Back Catalogue: Land Marks

For Back Catalogue, I share significant projects from the last few years. This content had a home on my old website and I want to keep it alive.
Land Marks [Hallam Moors] Drawings, 2023.
This is a land I have moved across many times.
This is a land I lived close to.
This is a land I left behind to come to a new one; Aotearoa.
This land and I share a name.
This land is protected, but how and for who?
This land is a memory.
A place in South Yorkshire, England, known as the Hallam Moors, as viewed from above. The land is managed by a national park authority these days. Blanket bog moors are of significant global importance due to large expanses of carbon sequestration. The marks on the land are where heather is cut, creating a distinctive patch work. It used to be burnt (I think I can recall seeing and smelling this) but cutting is now the dominant practice on these moors. Over centuries of burning and cutting, to make way for grouse hunting and sheep grazing, heather has become the dominant species, and the cutting is a land management practice used to maintain a suitable food source -young Heather shoots- and habitat for grouse (a game bird). Left to grow tall and woody, the heather moorland would support a rich diversity of trees, wildlife and sequester more carbon.

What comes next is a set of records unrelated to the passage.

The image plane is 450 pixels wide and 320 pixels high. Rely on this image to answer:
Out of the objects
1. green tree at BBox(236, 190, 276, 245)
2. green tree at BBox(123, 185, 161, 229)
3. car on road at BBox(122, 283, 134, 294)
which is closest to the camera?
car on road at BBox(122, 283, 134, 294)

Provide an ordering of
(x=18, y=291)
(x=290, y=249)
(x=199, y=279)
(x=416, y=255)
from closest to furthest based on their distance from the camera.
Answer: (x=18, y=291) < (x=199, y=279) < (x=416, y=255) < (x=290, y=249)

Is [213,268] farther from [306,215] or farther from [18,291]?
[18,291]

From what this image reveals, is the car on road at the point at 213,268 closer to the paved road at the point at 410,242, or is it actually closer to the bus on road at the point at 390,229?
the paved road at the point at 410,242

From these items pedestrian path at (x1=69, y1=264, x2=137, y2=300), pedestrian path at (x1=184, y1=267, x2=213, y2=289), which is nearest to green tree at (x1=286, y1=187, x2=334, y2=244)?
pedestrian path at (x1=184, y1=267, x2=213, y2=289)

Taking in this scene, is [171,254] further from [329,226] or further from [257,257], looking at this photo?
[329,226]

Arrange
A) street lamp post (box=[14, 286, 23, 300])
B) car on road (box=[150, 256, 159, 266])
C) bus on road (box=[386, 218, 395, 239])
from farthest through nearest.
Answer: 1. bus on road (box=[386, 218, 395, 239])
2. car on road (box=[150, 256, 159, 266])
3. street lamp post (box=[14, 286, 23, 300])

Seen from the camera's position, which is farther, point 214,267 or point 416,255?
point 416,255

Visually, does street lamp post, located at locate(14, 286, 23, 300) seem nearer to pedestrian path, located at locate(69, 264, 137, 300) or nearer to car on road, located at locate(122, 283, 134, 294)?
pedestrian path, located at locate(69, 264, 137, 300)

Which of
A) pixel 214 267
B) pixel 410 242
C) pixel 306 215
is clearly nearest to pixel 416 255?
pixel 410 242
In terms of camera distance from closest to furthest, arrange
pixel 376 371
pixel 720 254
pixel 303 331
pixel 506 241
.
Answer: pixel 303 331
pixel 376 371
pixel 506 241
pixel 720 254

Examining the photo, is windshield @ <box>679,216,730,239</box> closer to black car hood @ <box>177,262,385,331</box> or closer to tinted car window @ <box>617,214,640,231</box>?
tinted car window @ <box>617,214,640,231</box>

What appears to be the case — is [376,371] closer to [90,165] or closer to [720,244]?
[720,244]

The practice that keeps the moors looking as the many thousands of people who use the area for recreation have come to expect, is at odds with what the land, and us, really need.
I wonder what the moorland was like before this became the norm. I imagine the Hallams (my family name that originated in the area) who went before me, walking the moors when they travelled. I once lived very close to this place, and walked and rode my bike across it many times. I find myself missing it and wanting to know its stories.